Some entries »
□ □ □ □

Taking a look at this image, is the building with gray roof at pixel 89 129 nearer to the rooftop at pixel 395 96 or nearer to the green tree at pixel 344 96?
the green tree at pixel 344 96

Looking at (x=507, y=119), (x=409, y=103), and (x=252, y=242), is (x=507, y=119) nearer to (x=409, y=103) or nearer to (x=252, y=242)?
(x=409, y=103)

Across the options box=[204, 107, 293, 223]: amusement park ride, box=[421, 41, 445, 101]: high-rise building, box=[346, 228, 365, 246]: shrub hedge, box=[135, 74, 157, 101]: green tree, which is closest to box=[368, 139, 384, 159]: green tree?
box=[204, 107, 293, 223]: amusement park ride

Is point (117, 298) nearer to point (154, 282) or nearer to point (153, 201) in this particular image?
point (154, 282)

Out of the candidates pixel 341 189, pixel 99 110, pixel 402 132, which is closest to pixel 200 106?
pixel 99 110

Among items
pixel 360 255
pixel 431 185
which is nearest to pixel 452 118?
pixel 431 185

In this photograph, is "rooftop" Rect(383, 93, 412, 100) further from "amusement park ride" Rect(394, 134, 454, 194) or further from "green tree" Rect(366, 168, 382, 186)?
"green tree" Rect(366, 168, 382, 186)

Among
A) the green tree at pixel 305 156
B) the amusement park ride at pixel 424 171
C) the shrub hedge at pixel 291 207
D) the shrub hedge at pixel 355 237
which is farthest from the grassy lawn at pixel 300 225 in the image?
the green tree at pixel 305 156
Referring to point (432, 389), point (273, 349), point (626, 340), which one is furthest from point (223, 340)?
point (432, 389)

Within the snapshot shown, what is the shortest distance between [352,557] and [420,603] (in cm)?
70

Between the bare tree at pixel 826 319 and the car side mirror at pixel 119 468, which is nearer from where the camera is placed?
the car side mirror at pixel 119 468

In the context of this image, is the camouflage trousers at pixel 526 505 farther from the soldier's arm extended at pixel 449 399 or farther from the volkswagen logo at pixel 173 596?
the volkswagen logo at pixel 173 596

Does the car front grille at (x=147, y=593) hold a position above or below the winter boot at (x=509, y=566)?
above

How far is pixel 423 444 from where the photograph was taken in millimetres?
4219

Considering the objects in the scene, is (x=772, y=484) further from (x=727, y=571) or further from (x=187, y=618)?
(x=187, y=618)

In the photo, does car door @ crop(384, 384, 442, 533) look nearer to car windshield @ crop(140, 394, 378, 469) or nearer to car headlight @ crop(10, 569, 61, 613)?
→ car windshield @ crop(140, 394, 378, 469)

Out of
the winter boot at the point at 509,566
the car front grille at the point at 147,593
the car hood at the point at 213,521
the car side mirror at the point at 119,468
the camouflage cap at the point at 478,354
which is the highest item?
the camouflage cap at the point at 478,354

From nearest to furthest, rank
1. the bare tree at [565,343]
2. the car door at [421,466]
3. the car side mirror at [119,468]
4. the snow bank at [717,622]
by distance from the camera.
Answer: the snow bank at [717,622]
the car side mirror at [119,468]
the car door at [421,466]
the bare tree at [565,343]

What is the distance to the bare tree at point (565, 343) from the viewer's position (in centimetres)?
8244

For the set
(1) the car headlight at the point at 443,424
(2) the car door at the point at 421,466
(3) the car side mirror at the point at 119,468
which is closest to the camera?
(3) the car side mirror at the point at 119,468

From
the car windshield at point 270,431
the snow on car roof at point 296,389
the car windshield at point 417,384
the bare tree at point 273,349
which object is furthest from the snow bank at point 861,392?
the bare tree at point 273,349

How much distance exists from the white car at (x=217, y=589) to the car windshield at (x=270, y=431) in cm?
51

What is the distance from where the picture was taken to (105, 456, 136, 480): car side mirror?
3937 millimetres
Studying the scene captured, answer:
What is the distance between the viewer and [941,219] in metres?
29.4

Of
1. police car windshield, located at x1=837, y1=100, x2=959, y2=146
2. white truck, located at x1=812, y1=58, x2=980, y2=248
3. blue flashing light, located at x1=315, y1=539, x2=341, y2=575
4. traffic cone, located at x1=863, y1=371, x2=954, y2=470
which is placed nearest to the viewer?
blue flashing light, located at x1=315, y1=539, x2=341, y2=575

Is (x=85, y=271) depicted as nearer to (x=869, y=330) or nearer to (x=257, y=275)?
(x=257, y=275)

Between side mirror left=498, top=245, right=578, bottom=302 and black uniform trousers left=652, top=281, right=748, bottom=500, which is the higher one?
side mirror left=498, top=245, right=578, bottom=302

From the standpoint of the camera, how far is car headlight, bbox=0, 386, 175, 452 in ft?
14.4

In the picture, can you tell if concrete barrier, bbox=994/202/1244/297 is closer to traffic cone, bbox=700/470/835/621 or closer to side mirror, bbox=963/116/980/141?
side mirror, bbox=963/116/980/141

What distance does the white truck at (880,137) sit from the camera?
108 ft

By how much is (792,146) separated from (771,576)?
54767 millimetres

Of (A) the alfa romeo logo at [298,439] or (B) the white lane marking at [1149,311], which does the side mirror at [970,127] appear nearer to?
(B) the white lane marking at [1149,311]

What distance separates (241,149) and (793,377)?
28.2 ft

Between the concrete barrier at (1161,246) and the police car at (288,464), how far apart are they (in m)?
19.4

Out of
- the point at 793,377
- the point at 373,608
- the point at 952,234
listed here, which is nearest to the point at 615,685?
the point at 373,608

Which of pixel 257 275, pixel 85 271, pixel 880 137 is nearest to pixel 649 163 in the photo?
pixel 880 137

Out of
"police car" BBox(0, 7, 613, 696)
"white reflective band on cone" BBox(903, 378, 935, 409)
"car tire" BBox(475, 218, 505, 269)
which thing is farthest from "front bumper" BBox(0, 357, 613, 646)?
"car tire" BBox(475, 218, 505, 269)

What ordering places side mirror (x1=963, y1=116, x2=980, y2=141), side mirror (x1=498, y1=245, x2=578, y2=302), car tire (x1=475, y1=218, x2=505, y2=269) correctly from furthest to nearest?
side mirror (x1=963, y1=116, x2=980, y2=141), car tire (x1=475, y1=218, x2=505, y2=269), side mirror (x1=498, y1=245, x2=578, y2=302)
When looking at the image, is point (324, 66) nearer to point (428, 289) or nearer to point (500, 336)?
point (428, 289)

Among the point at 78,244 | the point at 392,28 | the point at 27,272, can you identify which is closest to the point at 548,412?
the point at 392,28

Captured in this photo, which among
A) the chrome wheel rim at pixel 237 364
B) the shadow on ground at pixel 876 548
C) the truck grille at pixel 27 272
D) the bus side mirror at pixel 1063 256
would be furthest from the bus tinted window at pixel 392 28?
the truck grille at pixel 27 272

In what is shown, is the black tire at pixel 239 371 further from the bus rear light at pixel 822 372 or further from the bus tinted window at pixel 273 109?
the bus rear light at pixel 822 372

□ □ □ □

Task brief »
Please update the entries above by replacing "nearer to" with "closer to" everywhere it occurs, leaving everything else unchanged.

Answer to the exercise »
Taking a look at this image, is the building with gray roof at pixel 89 129 closer to the rooftop at pixel 395 96 or closer to the green tree at pixel 344 96?
the green tree at pixel 344 96

Looking at (x=507, y=119), (x=409, y=103), and (x=252, y=242), is (x=507, y=119) closer to (x=409, y=103) or closer to (x=252, y=242)?
(x=409, y=103)

Across the options box=[204, 107, 293, 223]: amusement park ride, box=[421, 41, 445, 101]: high-rise building, box=[346, 228, 365, 246]: shrub hedge, box=[135, 74, 157, 101]: green tree, which is closest to box=[368, 139, 384, 159]: green tree?
box=[204, 107, 293, 223]: amusement park ride

Is point (117, 298) closer to point (154, 282) or closer to point (153, 201) in this particular image?
point (154, 282)

Out of the candidates pixel 341 189, pixel 99 110, pixel 402 132, which is closest to pixel 200 106?
pixel 99 110

Among items
pixel 360 255
pixel 431 185
which is nearest to pixel 452 118?
pixel 431 185

In this photograph, is "rooftop" Rect(383, 93, 412, 100) further from "amusement park ride" Rect(394, 134, 454, 194) or further from "green tree" Rect(366, 168, 382, 186)?
"green tree" Rect(366, 168, 382, 186)

Among
A) the green tree at pixel 305 156
B) the amusement park ride at pixel 424 171
C) the shrub hedge at pixel 291 207
D) the shrub hedge at pixel 355 237
which is farthest from the grassy lawn at pixel 300 225 in the image?
the green tree at pixel 305 156
Referring to point (432, 389), point (273, 349), point (626, 340), which one is furthest from point (223, 340)?
point (432, 389)

Within the snapshot shown, what is the shortest distance between [352,557] and [420,603] (in cm)?
70

Between the bare tree at pixel 826 319 and the car side mirror at pixel 119 468, which is nearer from where the camera is placed?
the car side mirror at pixel 119 468

In the context of this image, is the camouflage trousers at pixel 526 505 farther from the soldier's arm extended at pixel 449 399 or farther from the volkswagen logo at pixel 173 596?
the volkswagen logo at pixel 173 596

Does the car front grille at (x=147, y=593) hold a position above or below the winter boot at (x=509, y=566)?
above

How far is pixel 423 444 from where the photograph was taken in millimetres?
4219

Considering the objects in the scene, is (x=772, y=484) further from (x=727, y=571) or further from (x=187, y=618)?
(x=187, y=618)

In the photo, does car door @ crop(384, 384, 442, 533) look closer to car windshield @ crop(140, 394, 378, 469) or closer to car headlight @ crop(10, 569, 61, 613)?
→ car windshield @ crop(140, 394, 378, 469)

Out of
the winter boot at the point at 509,566
the car front grille at the point at 147,593
the car hood at the point at 213,521
the car side mirror at the point at 119,468
the camouflage cap at the point at 478,354
which is the highest item?
the camouflage cap at the point at 478,354

From nearest to furthest, rank
1. the bare tree at [565,343]
2. the car door at [421,466]
3. the car side mirror at [119,468]
4. the snow bank at [717,622]
by distance from the camera.
Answer: the snow bank at [717,622]
the car side mirror at [119,468]
the car door at [421,466]
the bare tree at [565,343]

What is the distance to the bare tree at point (565, 343) from the viewer's position (in centimetres)?
8244

For the set
(1) the car headlight at the point at 443,424
(2) the car door at the point at 421,466
(3) the car side mirror at the point at 119,468
which is closest to the camera?
(3) the car side mirror at the point at 119,468

From
the car windshield at point 270,431
the snow on car roof at point 296,389
the car windshield at point 417,384
the bare tree at point 273,349
which object is furthest from the snow bank at point 861,392?
the bare tree at point 273,349

How much distance exists from the white car at (x=217, y=589) to the car windshield at (x=270, y=431) in cm?
51

What is the distance from where the picture was taken to (105, 456, 136, 480): car side mirror?
3937 millimetres
Studying the scene captured, answer:
What is the distance between the viewer and [941,219] in metres?
29.4

Of
1. police car windshield, located at x1=837, y1=100, x2=959, y2=146
2. white truck, located at x1=812, y1=58, x2=980, y2=248
3. blue flashing light, located at x1=315, y1=539, x2=341, y2=575
4. traffic cone, located at x1=863, y1=371, x2=954, y2=470
which is placed nearest to the viewer?
blue flashing light, located at x1=315, y1=539, x2=341, y2=575

Is (x=85, y=271) depicted as closer to (x=869, y=330) or closer to (x=257, y=275)?
(x=257, y=275)

Between side mirror left=498, top=245, right=578, bottom=302 and black uniform trousers left=652, top=281, right=748, bottom=500, which is the higher one?
side mirror left=498, top=245, right=578, bottom=302

From the standpoint of the camera, how far is car headlight, bbox=0, 386, 175, 452 in ft?
14.4

In the picture, can you tell if concrete barrier, bbox=994/202/1244/297 is closer to traffic cone, bbox=700/470/835/621 or closer to side mirror, bbox=963/116/980/141?
side mirror, bbox=963/116/980/141

What distance does the white truck at (880,137) sit from the camera?
108 ft

By how much is (792,146) separated from (771,576)?
54767 millimetres

Of (A) the alfa romeo logo at [298,439] or (B) the white lane marking at [1149,311], which does the side mirror at [970,127] appear closer to?
(B) the white lane marking at [1149,311]

What distance separates (241,149) and (793,377)?
28.2 ft

Between the concrete barrier at (1161,246) and the police car at (288,464), how far apart are they (in m)?
19.4

Out of
- the point at 793,377
- the point at 373,608
- the point at 952,234
listed here, which is nearest to the point at 615,685?
the point at 373,608

Which of pixel 257 275, pixel 85 271, pixel 880 137 is nearest to pixel 649 163 in the photo?
pixel 880 137

Out of
"police car" BBox(0, 7, 613, 696)
"white reflective band on cone" BBox(903, 378, 935, 409)
"car tire" BBox(475, 218, 505, 269)
which thing is farthest from "front bumper" BBox(0, 357, 613, 646)?
"car tire" BBox(475, 218, 505, 269)

What ordering places side mirror (x1=963, y1=116, x2=980, y2=141), side mirror (x1=498, y1=245, x2=578, y2=302), car tire (x1=475, y1=218, x2=505, y2=269) correctly from furthest to nearest?
side mirror (x1=963, y1=116, x2=980, y2=141), car tire (x1=475, y1=218, x2=505, y2=269), side mirror (x1=498, y1=245, x2=578, y2=302)
When looking at the image, is point (324, 66) closer to point (428, 289) or closer to point (500, 336)?
point (428, 289)

Among the point at 78,244 | the point at 392,28 | the point at 27,272, can you identify which is closest to the point at 548,412?
the point at 392,28

Captured in this photo, which among
A) the chrome wheel rim at pixel 237 364
B) the shadow on ground at pixel 876 548
C) the truck grille at pixel 27 272
D) the bus side mirror at pixel 1063 256
would be furthest from the bus tinted window at pixel 392 28?
the truck grille at pixel 27 272

In what is shown, is the black tire at pixel 239 371 further from the bus rear light at pixel 822 372 or further from the bus tinted window at pixel 273 109?
the bus rear light at pixel 822 372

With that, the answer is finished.